L’ex-République soviétique a été cette semaine le théâtre d’un bras de fer entre le gouvernement et l’église orthodoxe nationale. Le premier souhaitait continuer à garder l’épidémie du coronavirus sous contrôle, tandis que la seconde appelait ses fidèles à se réunir massivement dans les églises pour célébrer Pâques.

D’habitude, les églises sont pleines à craquer le soir de Pâques. Maispour une fois, ce samedi soir, l’assistance était très dispersée. Il faut dire que les médias avaient martelé le même message : « Restez à la maison ». Un message qui, ce samedi soir, avait été repris dans un clip par tous les médecins en charge de la gestion de la crise.

Dans les petites églises, le clergé avait finalement accepté que les fidèles restent dehors, espacés. Ils pouvaient entrer dans les grandes églises et dans la cathédrale Sameba, mais en respectant un mètre de distance avec leurs voisins.

Un bras de fer qui a duré toute la semaine

L’Église apostolique géorgienne est une église nationale, propre aux Géorgiens. Particulièrement politique, elle cherche à avoir une forte emprise sur la vie de ses fidèles et du pays. Elle est elle-même déchirée en son clergé par de violents différends politiques.

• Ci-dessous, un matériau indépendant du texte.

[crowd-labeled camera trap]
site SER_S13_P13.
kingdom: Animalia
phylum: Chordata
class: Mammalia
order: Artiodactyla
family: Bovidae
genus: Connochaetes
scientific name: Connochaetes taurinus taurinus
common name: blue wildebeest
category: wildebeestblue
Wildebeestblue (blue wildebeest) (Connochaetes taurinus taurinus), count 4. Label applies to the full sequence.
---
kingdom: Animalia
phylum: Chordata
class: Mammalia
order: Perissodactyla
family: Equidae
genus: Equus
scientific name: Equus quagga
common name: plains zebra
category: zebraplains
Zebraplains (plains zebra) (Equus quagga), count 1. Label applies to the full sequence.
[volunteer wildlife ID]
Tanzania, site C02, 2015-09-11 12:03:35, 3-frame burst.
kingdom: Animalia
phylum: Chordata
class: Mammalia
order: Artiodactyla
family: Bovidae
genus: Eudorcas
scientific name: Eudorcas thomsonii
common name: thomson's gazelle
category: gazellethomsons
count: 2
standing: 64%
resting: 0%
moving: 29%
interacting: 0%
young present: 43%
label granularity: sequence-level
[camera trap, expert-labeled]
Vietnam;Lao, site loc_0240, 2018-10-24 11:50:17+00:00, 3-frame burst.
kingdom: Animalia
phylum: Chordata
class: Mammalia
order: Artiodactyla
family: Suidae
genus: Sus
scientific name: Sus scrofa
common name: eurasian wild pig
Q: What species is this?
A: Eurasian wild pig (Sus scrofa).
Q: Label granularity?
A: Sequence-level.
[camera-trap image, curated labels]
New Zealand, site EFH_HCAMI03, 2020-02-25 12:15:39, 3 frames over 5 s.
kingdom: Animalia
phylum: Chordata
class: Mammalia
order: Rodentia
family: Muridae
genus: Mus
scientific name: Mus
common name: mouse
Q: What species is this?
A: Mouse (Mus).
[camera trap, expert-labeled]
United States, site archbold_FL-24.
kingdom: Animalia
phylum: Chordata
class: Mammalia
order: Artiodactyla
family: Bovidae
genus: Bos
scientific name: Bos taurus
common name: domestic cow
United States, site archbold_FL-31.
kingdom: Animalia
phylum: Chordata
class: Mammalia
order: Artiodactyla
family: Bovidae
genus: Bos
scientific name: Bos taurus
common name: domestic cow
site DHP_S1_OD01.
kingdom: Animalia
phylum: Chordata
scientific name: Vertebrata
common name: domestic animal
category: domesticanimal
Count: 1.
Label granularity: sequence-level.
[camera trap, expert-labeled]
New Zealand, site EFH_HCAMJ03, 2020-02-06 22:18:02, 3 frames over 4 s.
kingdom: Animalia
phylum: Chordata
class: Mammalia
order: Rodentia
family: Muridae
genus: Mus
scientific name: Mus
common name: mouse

La polémique s’était enflammée dès le jour de l’Annonciation, le 7 avril. Beaucoup avaient été horrifiés par le fait que la communion ait été donnée comme d’habitude avec une unique cuillère pour tous, et que chaque fidèle ait baisé les icônes les uns après les autres. Le gouvernement et une partie de la population se sont alors mis à redouter la veillée pascale. Un premier dialogue a été initié avec le Patriarcat, mais celui-ci a aussitôt dit vouloir fêter Pâques comme d’habitude.

Un de ses hiérarques, le métropolite Job, croix en main, tiare étincelante vissée sur la tête, a même affirmé lors d’une messe que le coronavirus ne tue que les personnes âgées qui, de toute façon, sont appelées à mourir dans un avenir proche.

N’osant s’opposer trop frontalement à l’église, le gouvernement a choisi de décréter un couvre-feu autour de Pâques entre 21h et 6h du matin, et d’interdire totalement l’usage de sa voiture pour empêcher les fidèles d’aller s’agglutiner à la veillée pascale. Dans cette fronde de l’Église contre le loi et contre les évidences scientifiques, une partie du clergé s’est désolidarisée du Patriarcat et a demandé aux fidèles de communier depuis chez eux.

Une lutte politique entre le pouvoir séculier et l’Église

L’Église géorgienne défie non seulement le pouvoir politique, le gouvernement, mais aussi les scientifiques, les médecins qui gèrent la crise en Géorgie, plutôt bien d’ailleurs. Mais l’Église géorgienne sait que ce gouvernement est faible, en ce qu’il n’ose pas l’affronter sur le plan des valeurs. Une sorte de combat de civilisation se déroule depuis des années entre les partisans des conservateurs, Église en tête, ce qui la rapproche de la Russie, et ceux de l’Occident libéral.

On a vu cette faiblesse du gouvernement lorsque la ministre de la Santé, Ekatarine Tikaradzé, en réponse à une question sur le risque de transmettre le coronavirus par la cuillère de communion, a répondu qu’elle ne savait pas, qu’il fallait pour cela faire des « recherches scientifiques ».